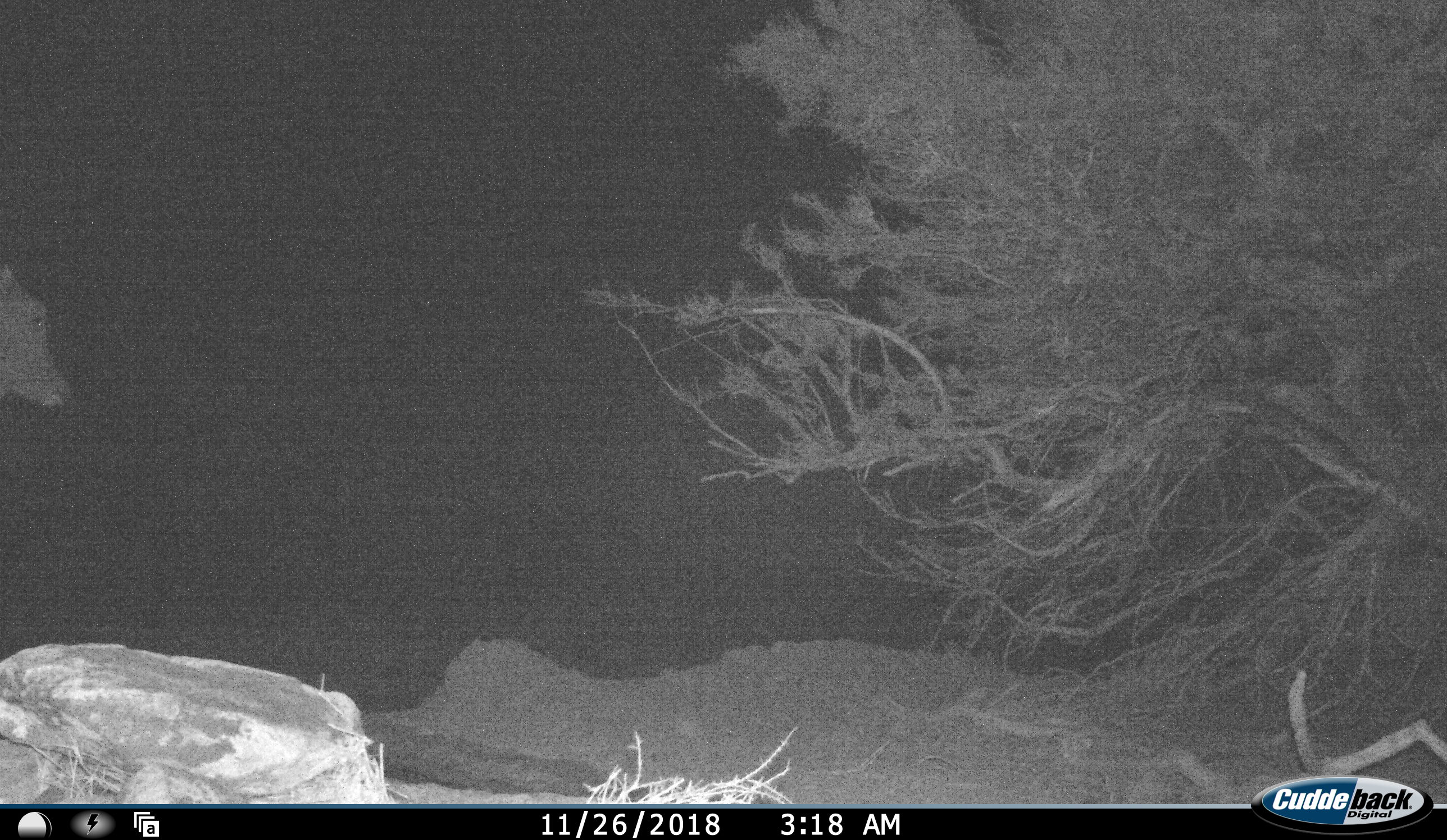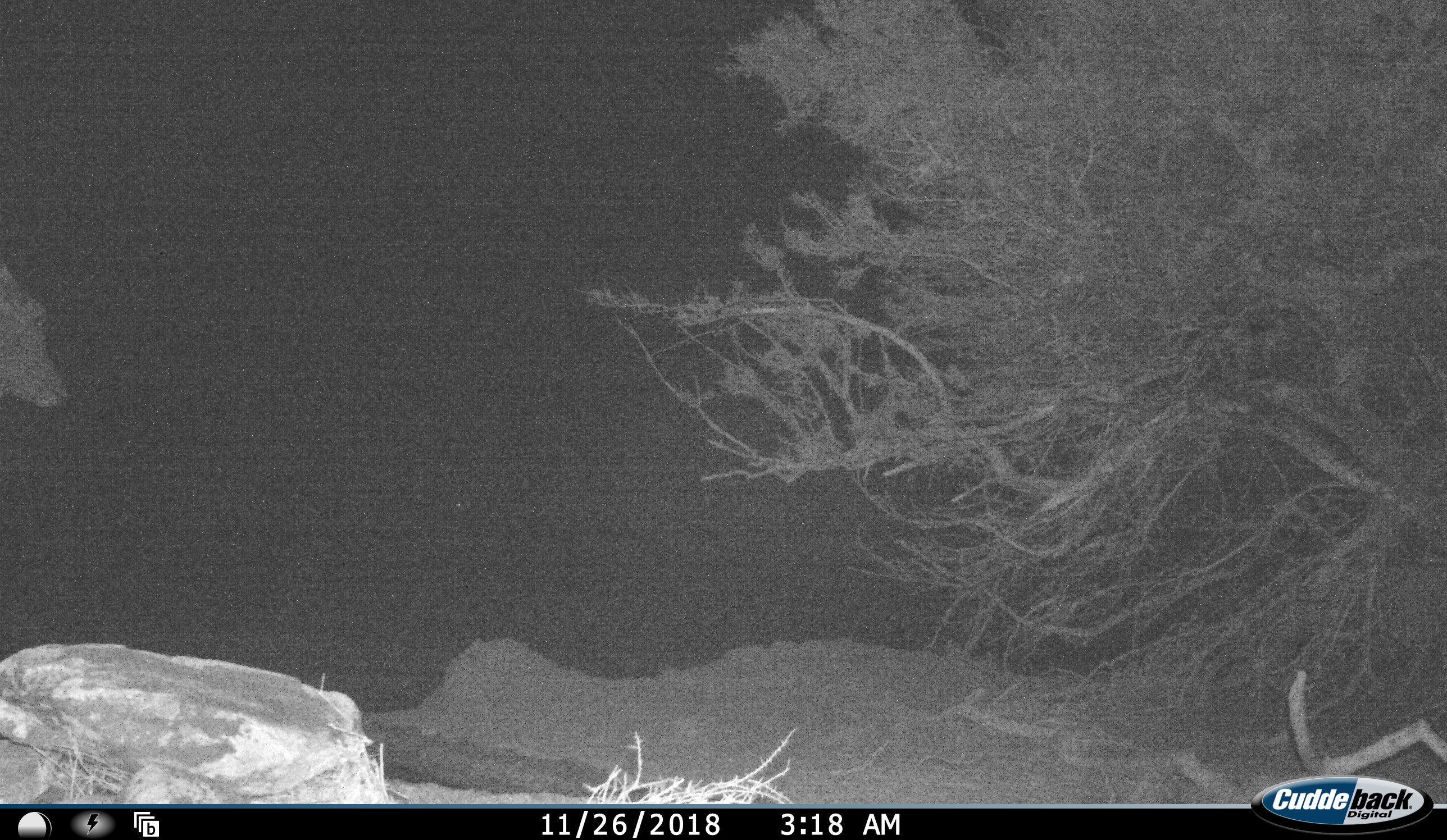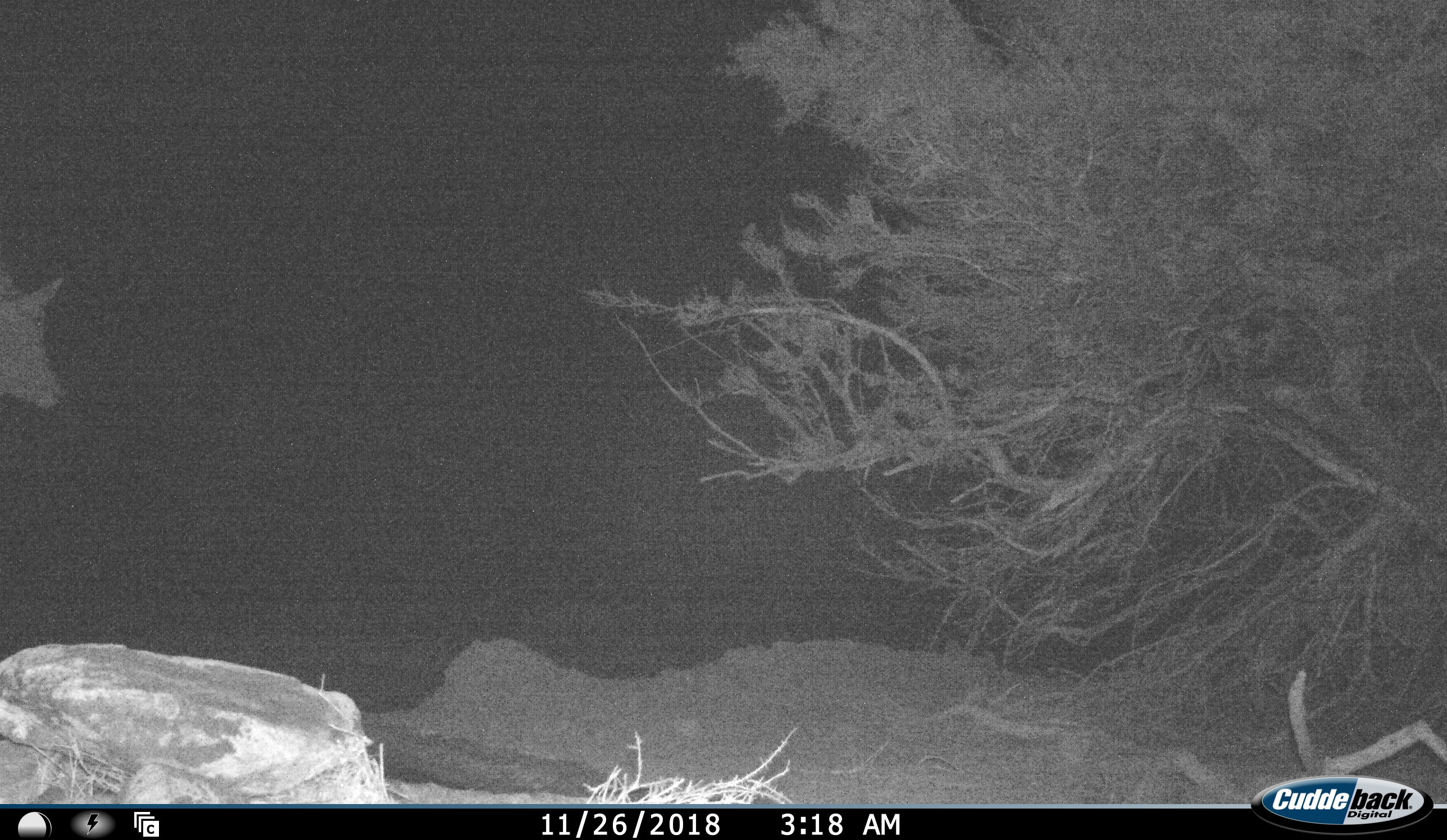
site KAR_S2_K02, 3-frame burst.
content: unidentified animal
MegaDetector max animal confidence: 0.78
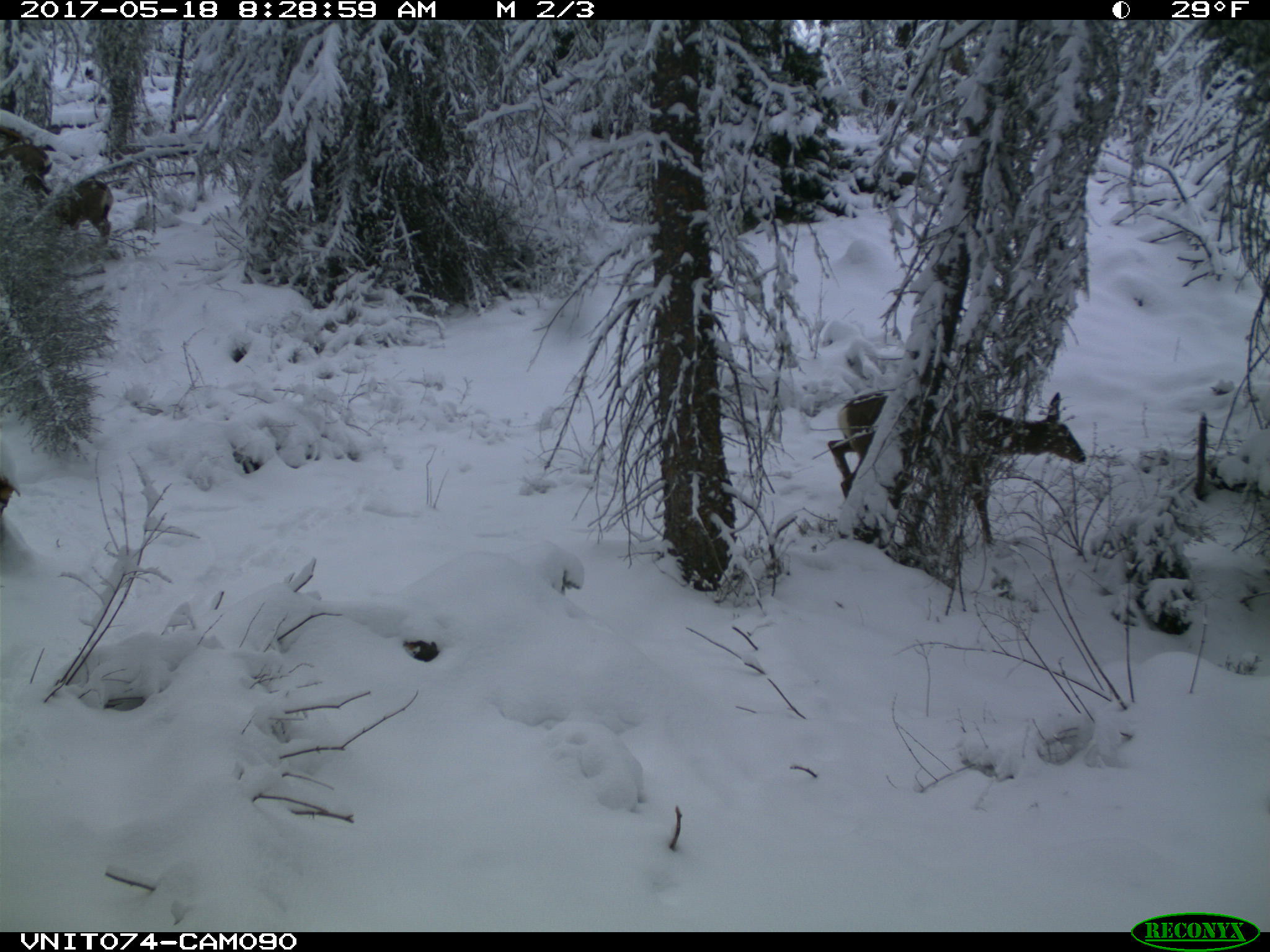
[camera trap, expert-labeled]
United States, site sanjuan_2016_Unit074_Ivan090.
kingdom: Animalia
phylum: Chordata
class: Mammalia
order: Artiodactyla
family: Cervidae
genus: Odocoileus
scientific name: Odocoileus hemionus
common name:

PROBLEM STATEMENT — Go through the preceding material and copy each line that has the word "site".

REPLY TO THE TASK —
site KAR_S2_K02, 3-frame burst.
United States, site sanjuan_2016_Unit074_Ivan090.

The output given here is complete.